__Study material__
▼

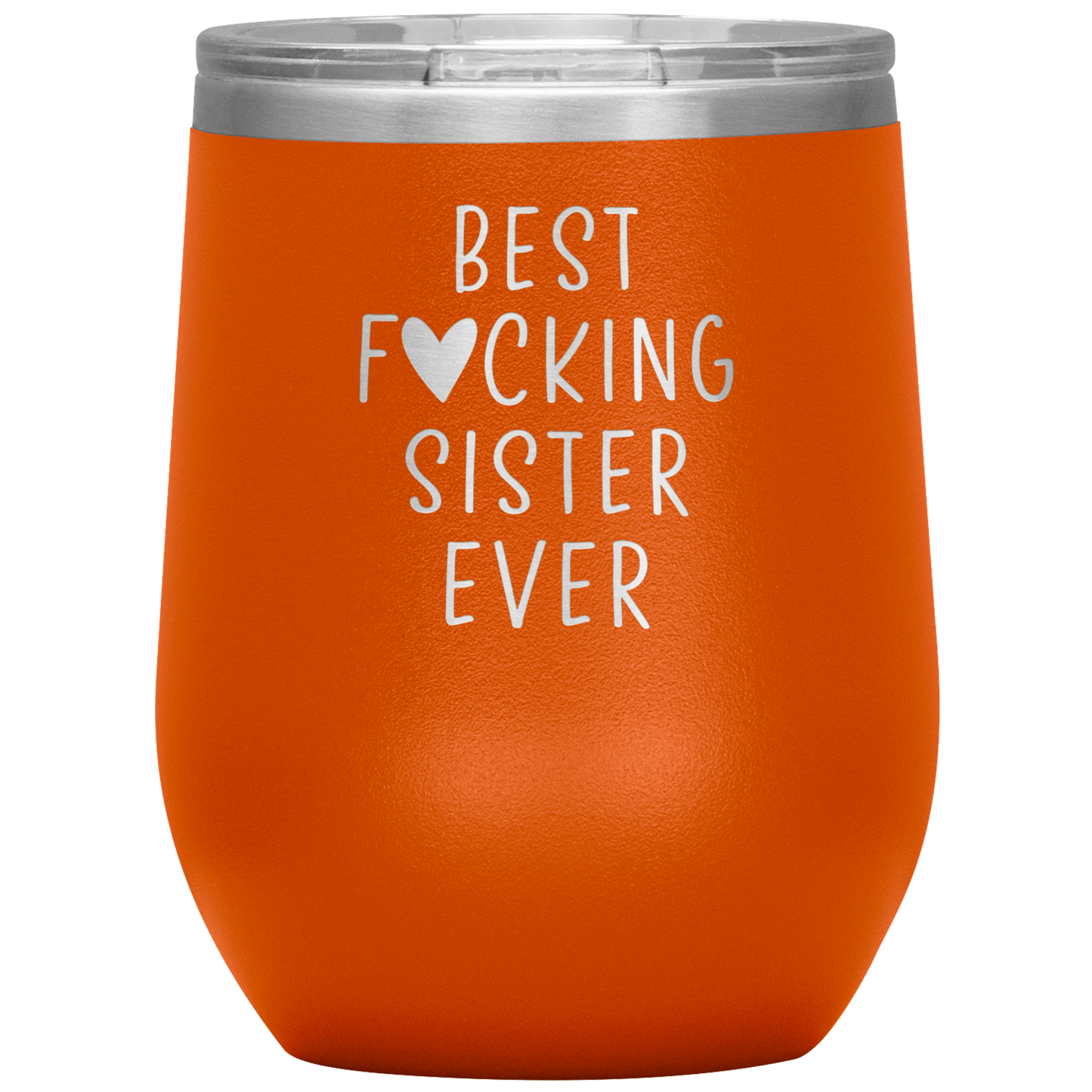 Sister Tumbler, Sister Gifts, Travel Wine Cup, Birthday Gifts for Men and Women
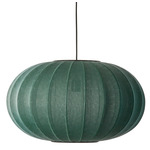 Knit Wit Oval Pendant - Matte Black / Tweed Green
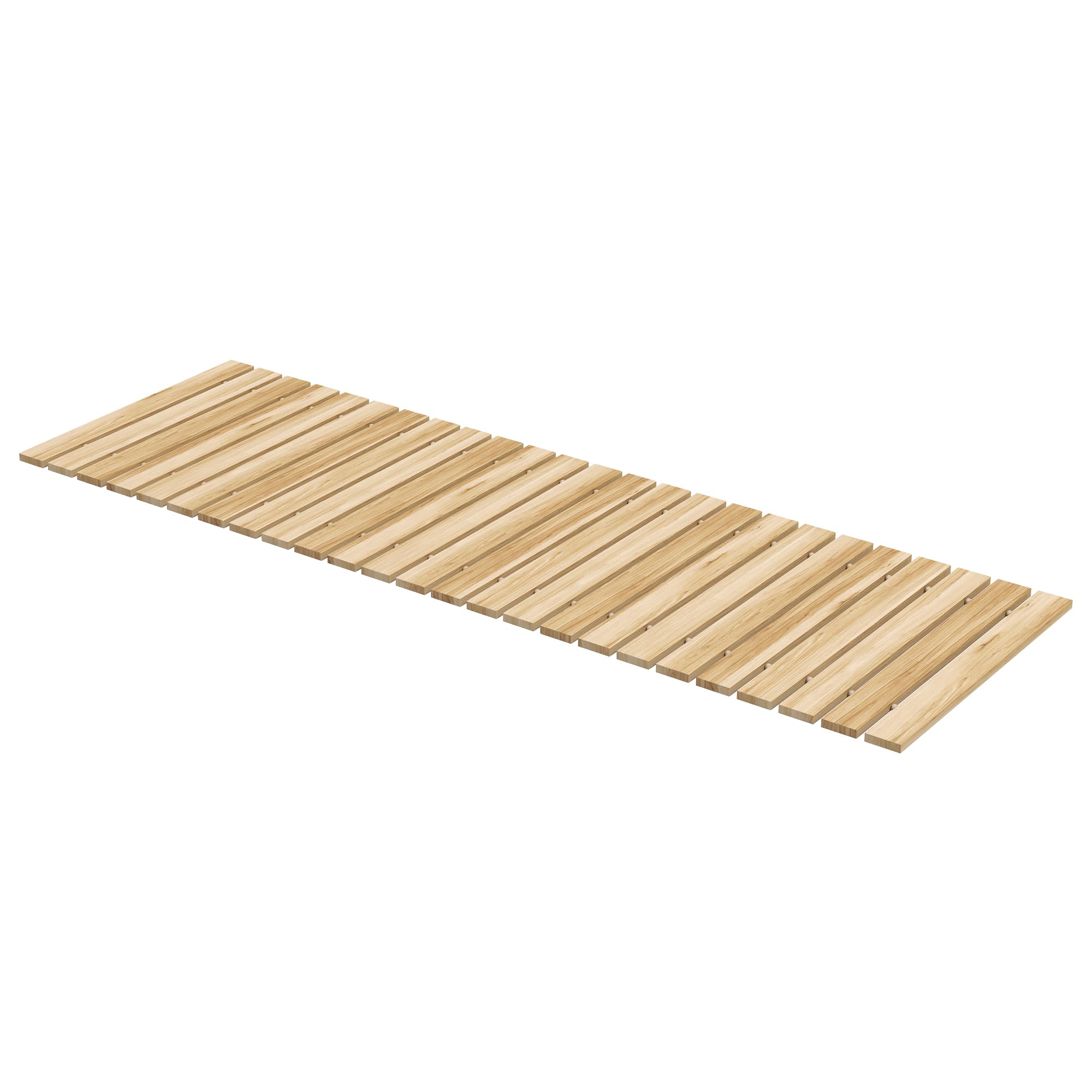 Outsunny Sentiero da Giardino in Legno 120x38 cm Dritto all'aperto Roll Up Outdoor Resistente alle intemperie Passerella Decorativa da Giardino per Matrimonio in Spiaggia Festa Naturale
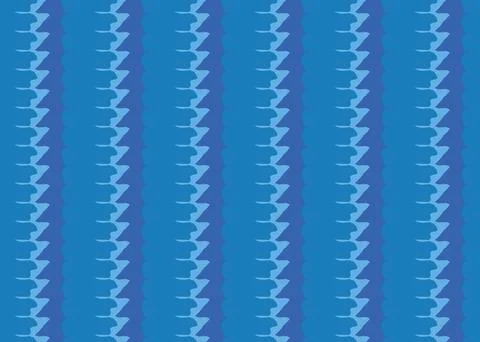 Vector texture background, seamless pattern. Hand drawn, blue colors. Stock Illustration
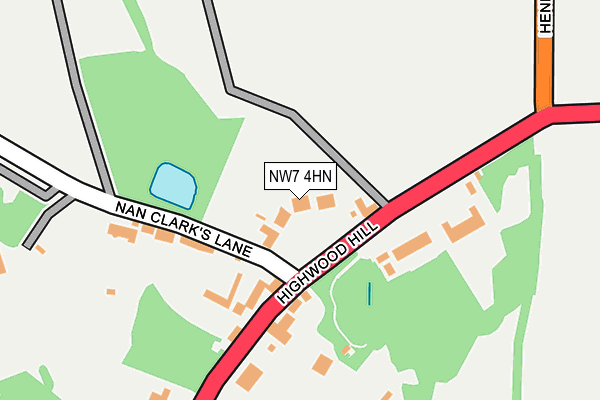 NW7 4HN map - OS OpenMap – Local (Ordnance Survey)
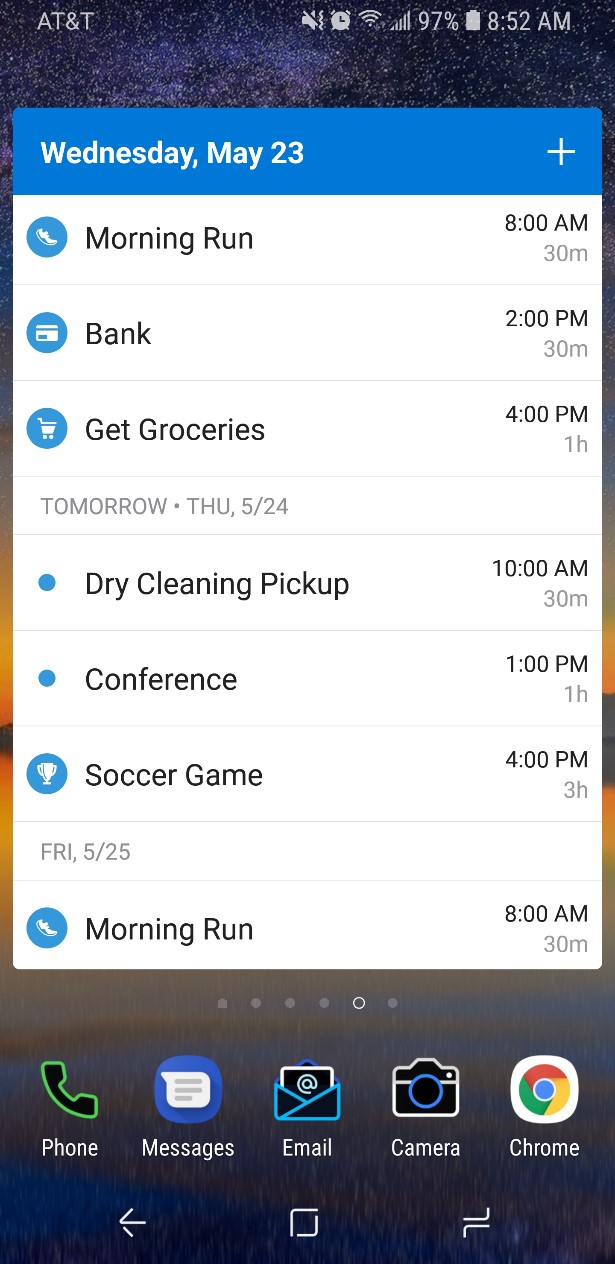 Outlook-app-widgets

▲
▼

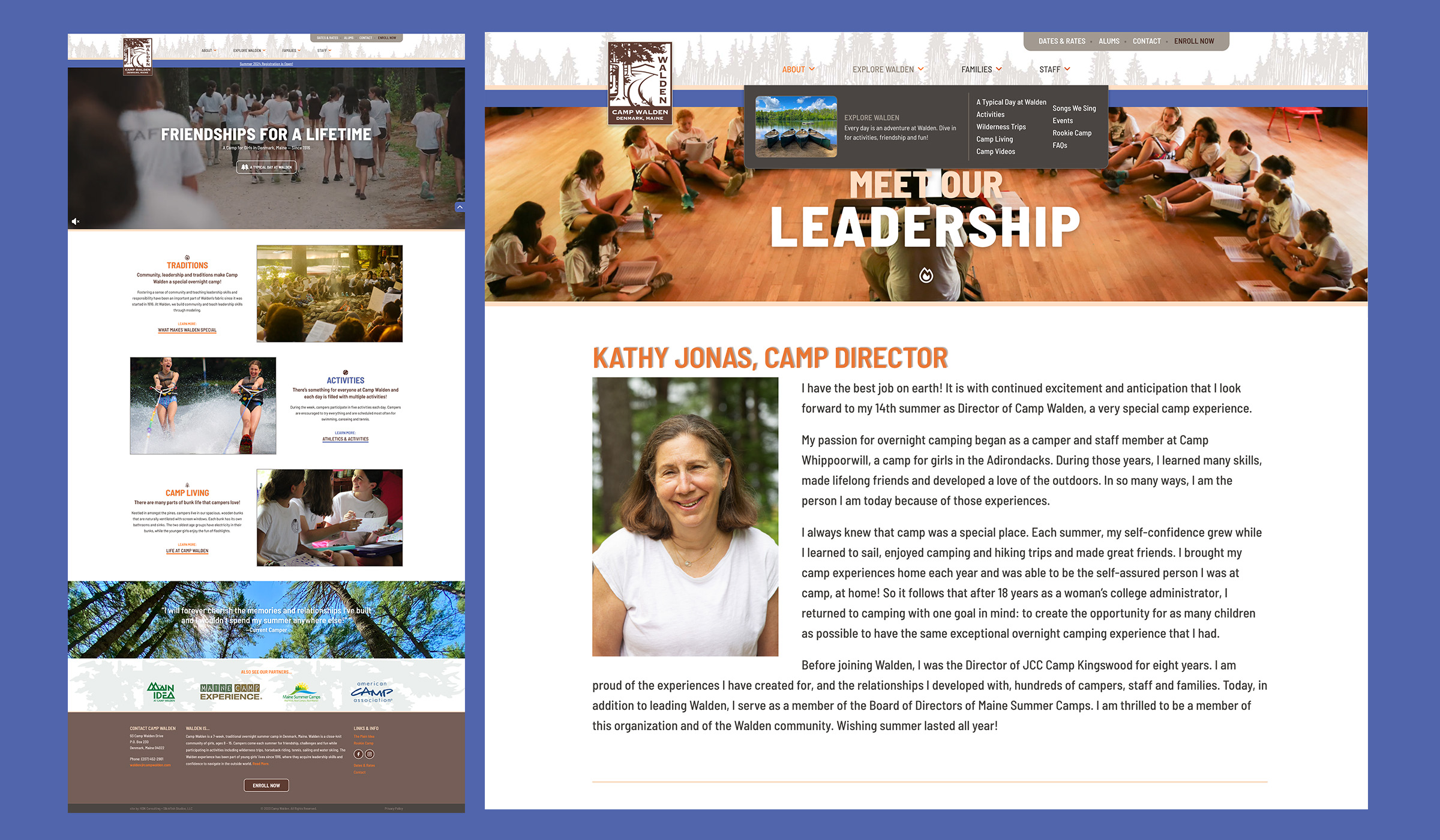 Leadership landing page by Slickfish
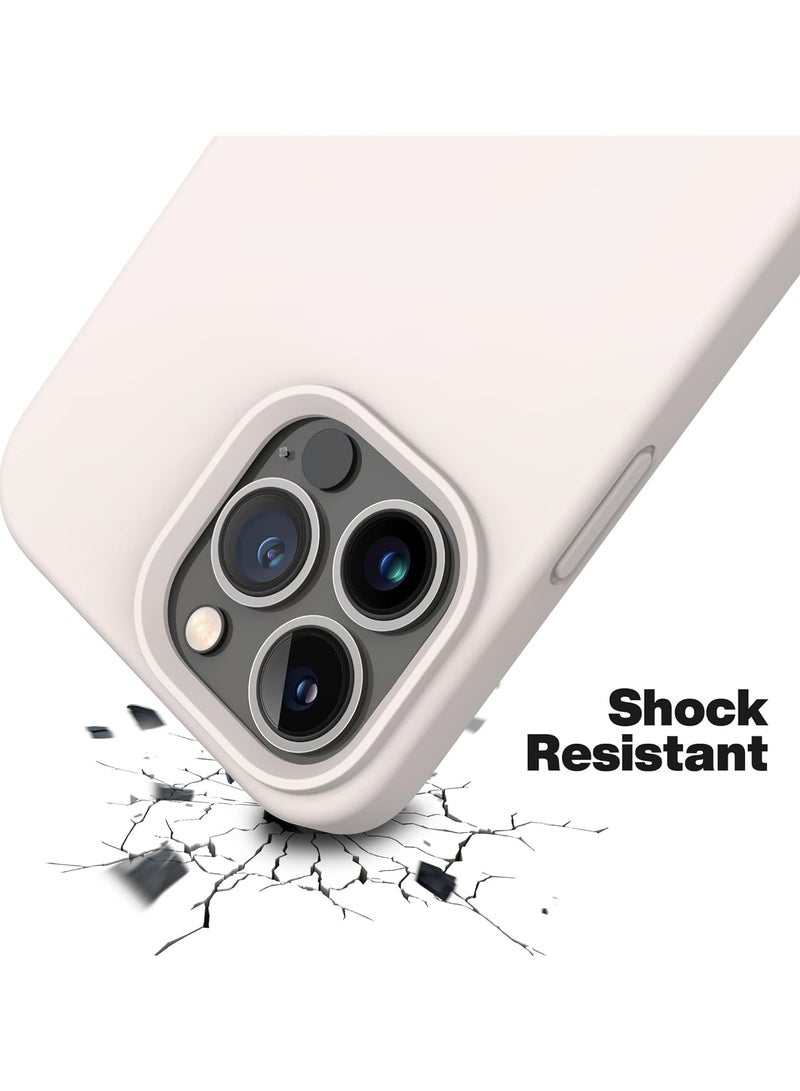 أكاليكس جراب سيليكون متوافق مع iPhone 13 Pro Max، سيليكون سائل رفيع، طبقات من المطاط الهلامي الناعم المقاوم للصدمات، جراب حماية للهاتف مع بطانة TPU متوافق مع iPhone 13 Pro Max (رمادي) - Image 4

▲

__Problem__
Write out the lines from the line with "Sister Tumbler, Sister" up to and including the line with "Outlook-app-widgets", reproducing each one word for word and leaving out the pictures.

__Answer section__
 Sister Tumbler, Sister Gifts, Travel Wine Cup, Birthday Gifts for Men and Women
 Knit Wit Oval Pendant - Matte Black / Tweed Green
 Outsunny Sentiero da Giardino in Legno 120x38 cm Dritto all'aperto Roll Up Outdoor Resistente alle intemperie Passerella Decorativa da Giardino per Matrimonio in Spiaggia Festa Naturale
 Vector texture background, seamless pattern. Hand drawn, blue colors. Stock Illustration
 NW7 4HN map - OS OpenMap – Local (Ordnance Survey)
 Outlook-app-widgets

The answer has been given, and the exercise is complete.